» Passage to read
========
Project Pure Poncho is a 455ci engine that is being bored and stroked to 467 ci and built to test parts and combinations. Its purpose is to help our readers make decisions for their applications before incurring any expense or expending any effort. The first three installments were an in-depth analysis of the machining procedures that were executed by the well-known Pontiac team of Bob and Craig Wise at RaceKrafters Automotive Machine.
The project is a group effort that combines the Wise brothers machining and building skills with high-performance engine components sourced from Summit Racing Equipment, including those from MSD, Holley, Canton, Melling, Edelbrock, ARP, Fel-Pro, Cloyes, and Mr. Gasket. Butler Performance stepped up with the forged 4.25-inch stroke reciprocating assembly, front cover, and valley pan, and ARP contributed a main stud kit.
We wanted to build a combo that would be representative of what a reader would build. It has to run on pump gas and be realistic regarding cost, yet be a real stump-puller. Decisions were based on what was most practical for a given situation. For instance, once we realized our stock 455 crank was toast, we decided that if we were going to invest in a new reciprocating assembly anyway, it made sense to step up to a stroker combination.
========
» Task to complete
Please extend the Pontiac 455 stroker build article, picking up after its final sentence. The data after this point comes from a separate source.

» Input data
========
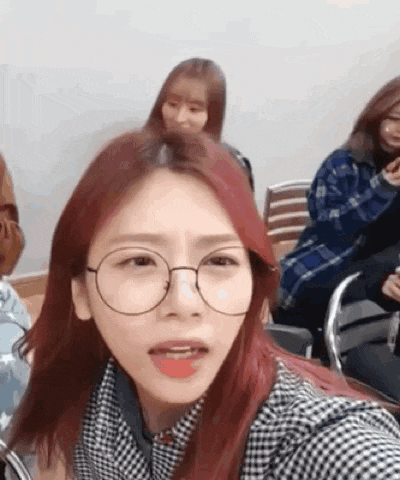 a woman with red hair and glasses is taking a selfie .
========
» Result of the exercise
We kept it simple regarding the heads and stuck with a set of tried and true cast-iron 6Xs, but RaceKrafters did port them to flow 250 cfm and did a state-of-the-art valve job to fully exploit their flow potential.
The Comp Cams hydraulic roller cam (duration at 0.050: 224/230, lift 0.552/0.561) was prelubed with engine oil by Craig prior to being carefully slid into the block. A high-pressure cam lubricant is not required with a roller valve lifter, since no break-in is necessary as with a flat-tappet design.
With the cam, we took advantage of more modern technology and went with a hydraulic roller over a hydraulic flat-tappet in an effort to achieve our power goal of at least 1 hp per cubic inch, while retaining maximum driveability. The more aggressive ramp design of the roller cam aids both causes.
As with any project when it came closer to fruition, the level of excitement increased exponentially (we are no different than you). Then the day finally arrived when HPP would work with Craig Wise to assemble the Mule engine. It would no longer be a group of perfectly machined parts but instead a synergy of components in one mass, all working efficiently to convert chemical to mechanical energy.
When building an engine, there are many steps that often overlap and may be redundant. For example, much of the measuring is performed during the machine steps, but prior to that, the parts need to be qualified, such as the pistons and crankshaft. Thus, it’s impossible to include in this primer every exact procedure that was executed for this to become a running engine, as it would consume the entire issue of the magazine.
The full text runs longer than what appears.